Sabotage & Second Thoughts

Start from the beginning
                                    

"You sure you did the right thing?", Ned asks Peter as they walk out, MJ right behind them. "I'm sure Ned, I don't want to risk running into the avengers, I'm not ready for something like that". All three head over to Peter's. May having insisted on bringing them over for a joint movie night after they took care of Peter the previous Friday.

-

*Saturday morning*

"Tony!", Pepper calls for him, the man sprinting to her, questions shooting out of his mouth faster than his run. "Are they here, what's the kid's score, did he ace it, when can he work for me!".

Pepper stares at him, watching him pant for breath due to his sprint and rapid fire questions. "The tests are here Tony", she lifts her hand to stop the next flood of queries. "You made them, it's yours job to mark and grade them", His mood deflates, the concept of more work clearly not tasteful to his palate. "And no Tony, I'm not telling you his name or showing you his test".

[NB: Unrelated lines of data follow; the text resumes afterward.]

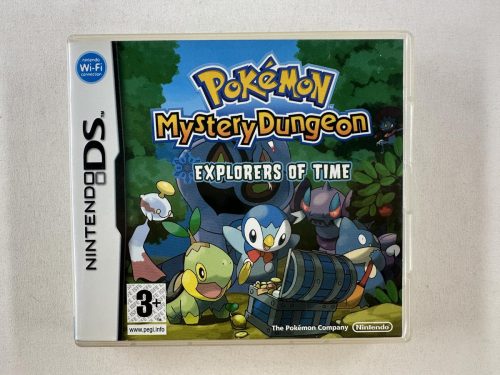 Pokemon Mystery Dungeon Explorers of Time Nintendo DS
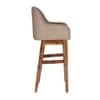 Bistro Bar Chair In Provisional Teak Finish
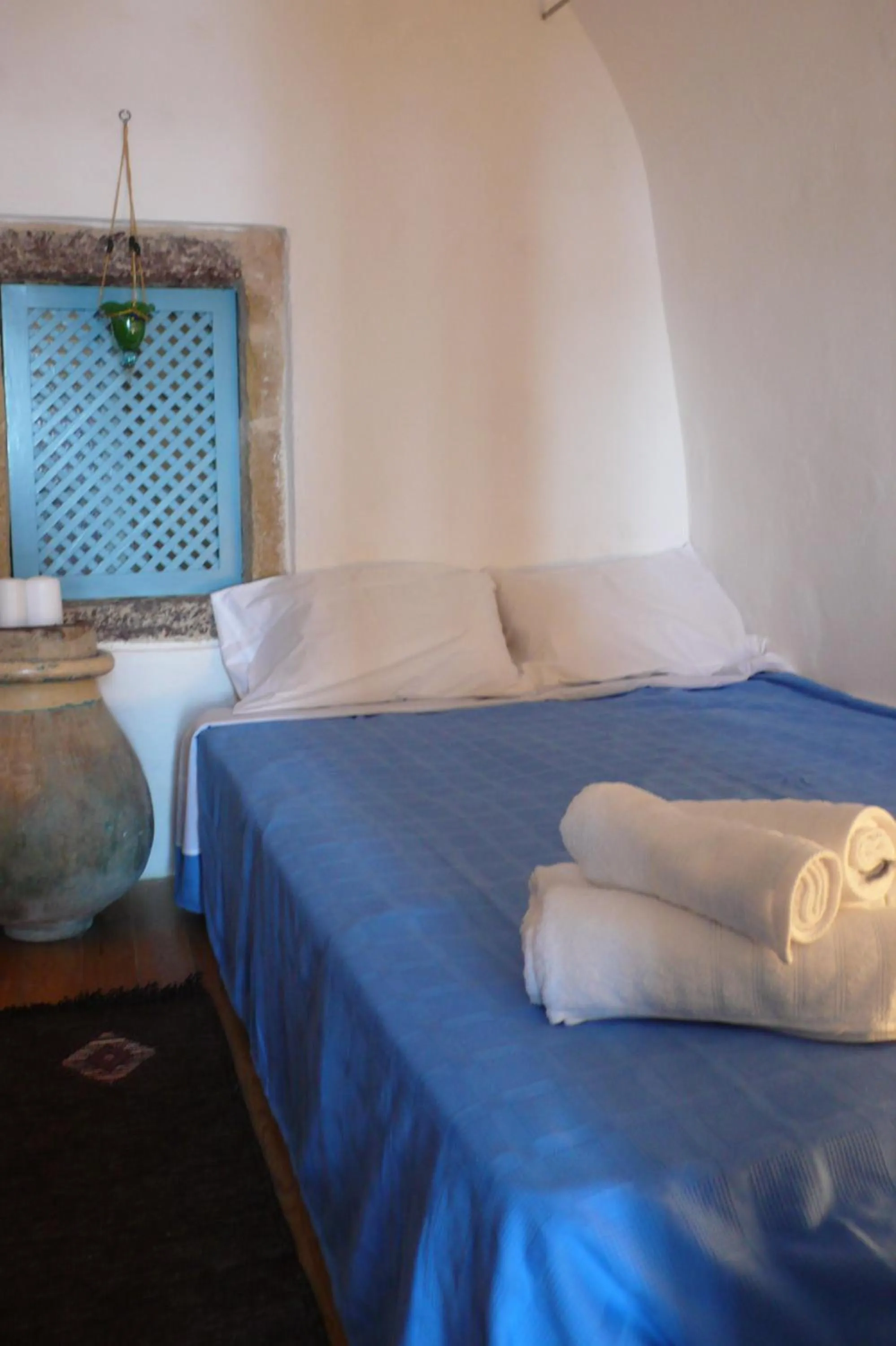 Bedroom, Bed in Zoe Aegeas Traditional houses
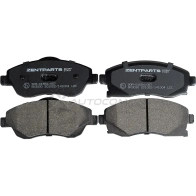 Тормозные колодки дисковые передние Opel Corsa C 1.0-1.7 DTi 00-01 ZENTPARTS 1441250731 Z07399 K EBSX - Изображение 2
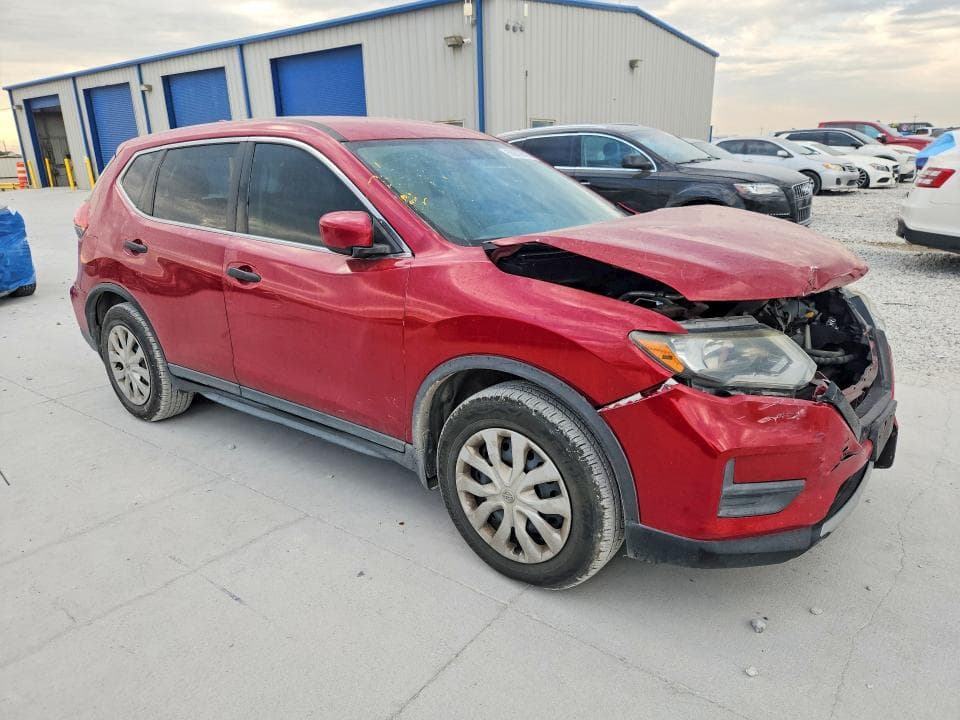 2017 NISSAN ROGUE S 4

"Why not?", He whines, actively over the top just for Pepper. "Because you promised to the Kid, and I'm not helping you break that promise", She replies quite smugly. "And because I want to avoid accusations of nepotism. It wouldn't mean the same to Peter if he didn't feel like he earned it. Pick the interns you wanna hire, then I'll tell you".

Tony concedes at this, her final point hitting home. "You're right Pep, gotta do this right". His anxieties stronger than before, the idea he might say no to his kid running cold through his spine.

He speeds to his lab and asks Friday to grade the scanned tests and the extended question, his AI performing the action as she displays ambiguous answers for Tony to make the final call on. More work than he anticipated but the anxiety of the kid's test potentially being one of them too much not to try.

2 hours later he and Friday run through 250 internship tests, double checking that all tests were properly graded before calling it. "Friday, let's start with the extended question. How did they do?".

FRIDAY pulls up the statistics, describing them as they come up. "37% of students fell for your trick. 58% were completely incorrect. 12 people had notable answers and only 4 people got the right direction but failed anyways, test number 118 getting the closest". Tony shortlists test 118 for future reference before moving on to his next few questions. "Alright, Pull up the 3 highest scoring tests per subject area".

A total of 8 tests come on holo-display in front of Tony, FRIDAY answering the inevitable question "4 tests attained a top position in more than 1 category". He sees them light up, "Let's start with those", Tony calls as all 4 are selected. "Why are tests 158 and 159 identically ranked?".

"Both tests answered an equal amount of questions correctly. Notably they used different methods for the physics, robotics and programming questions, and their responses in the biochemistry sections focus on different elements. It appears to be a genuine coincidence". Tony nods, looking over some of their answers, agreeing with Friday's assessment. "And how did they do with the extended question?".

"Neither succeeded, they are amongst the notable answers but not amongst the ones that were on the path to succeed".

Tony looks over their final response, seeing good uses of molecular physics and chemistry. "Creative answers, bookmark both".

"Done Boss".

He turns to the other 2 tests. "Test 37, they got the top position for Programming and robotics, and second to physics. What was their position on biochemistry?". Friday pulls up their biochemistry ranking, adding the missing rankings to all other tests. "They were 6th in biochemistry. Overall the highest scoring test."